Results from Tender 864, conducted on June 3, 2026, showed that the central bank successfully sold GH¢11.28 billion worth of its 14-day bills to market participants.
The auction attracted bids at rates ranging from 10.40 percent to 11.00 percent per annum, with all qualifying bids allotted in full.
The 14-day instrument recorded a weighted average discount rate of 10.88 percent and a weighted average interest rate of 10.93 percent.
Bank of Ghana bills serve as an important monetary policy tool used to absorb excess liquidity from the banking system and influence short-term money market conditions.
Unlike Treasury bills, which are issued by government to finance public expenditure, BoG bills are primarily used for liquidity management and monetary policy operations.
The size of the latest auction indicates that the central bank remains actively engaged in sterilising excess liquidity as it seeks to sustain recent gains in macroeconomic stability and contain inflationary pressures.
The liquidity absorption exercise comes at a time when inflation remains relatively low, despite recording two consecutive monthly increases, rising from 3.4 percent in April to 3.7 percent in May 2026.

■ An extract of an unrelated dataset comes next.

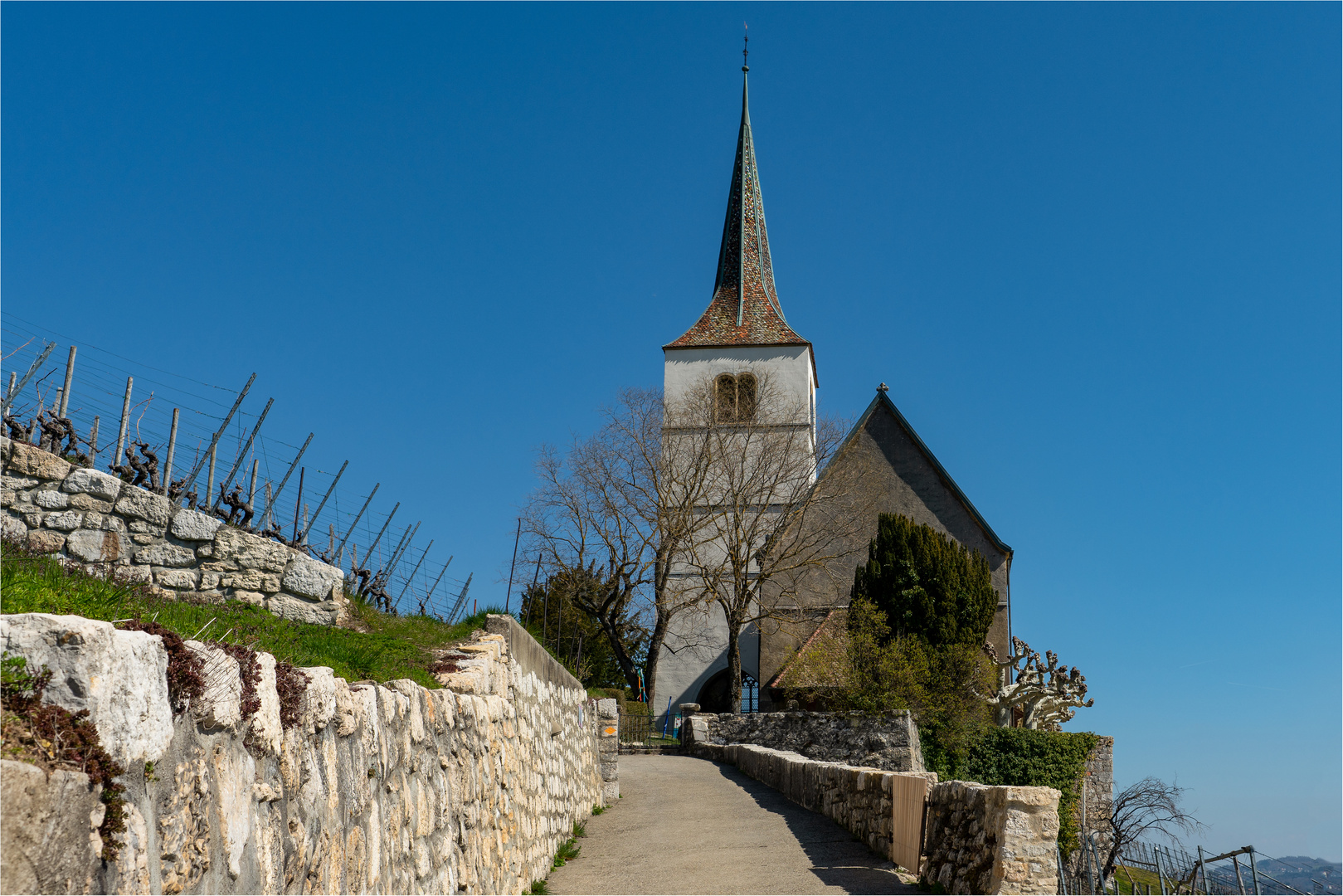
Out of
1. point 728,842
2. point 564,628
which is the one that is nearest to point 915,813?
point 728,842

For investors and market participants, the 10.93 percent weighted average interest rate offers insight into prevailing short-term liquidity conditions and the central bank’s current monetary policy direction.

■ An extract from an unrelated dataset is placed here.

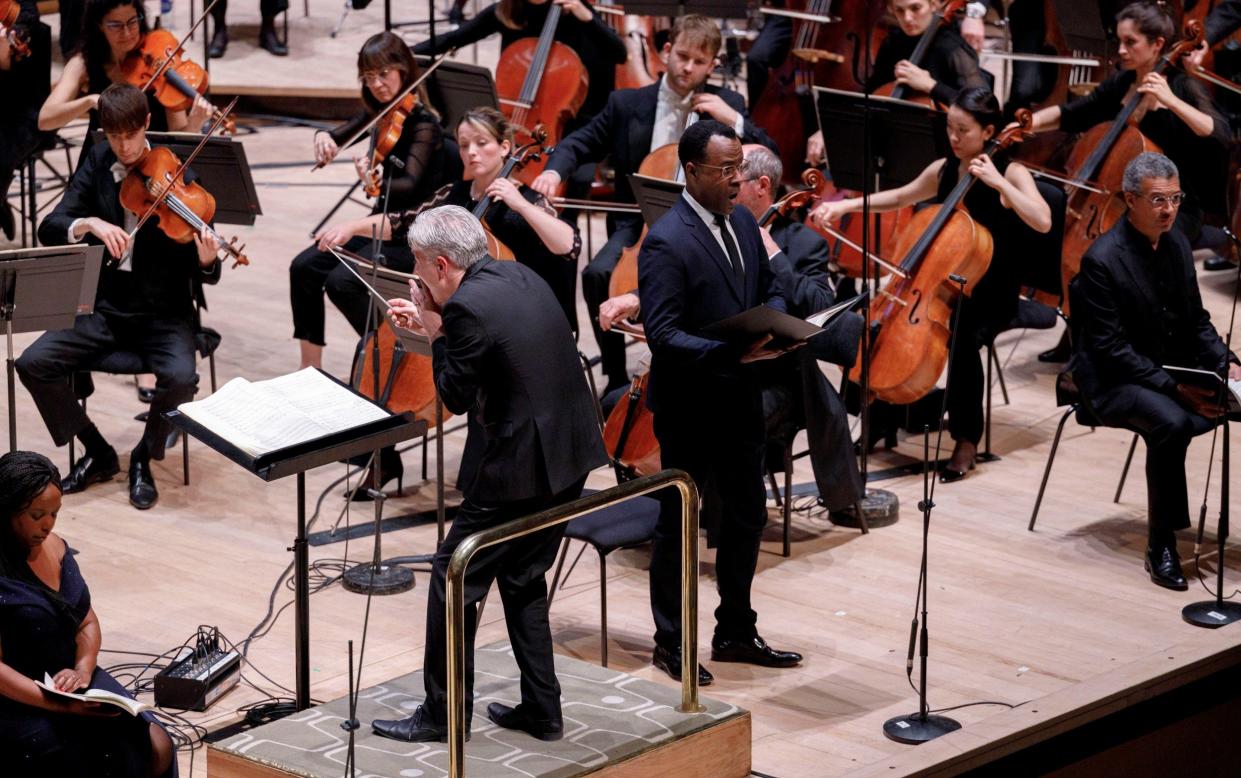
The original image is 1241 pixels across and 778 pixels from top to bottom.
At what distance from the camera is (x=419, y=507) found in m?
5.70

The continued use of BoG bills also reflects the Bank of Ghana’s commitment to aligning liquidity conditions with broader economic objectives, following the Monetary Policy Committee’s recent decision to maintain the policy rate at 14 percent.
Analysts say the latest operation demonstrates the central bank’s cautious approach to monetary management as it balances efforts to support economic recovery and low inflation while preventing excess liquidity from putting pressure on prices and exchange rate stability.
For commercial banks, the bills provide a short-term investment option, while for the central bank, they remain a critical instrument for controlling money supply and maintaining orderly financial market conditions.
Attention will now shift to future auctions to determine whether the scale of liquidity absorption will remain elevated amid changing government spending patterns, foreign exchange inflows, and evolving market conditions within the banking sector.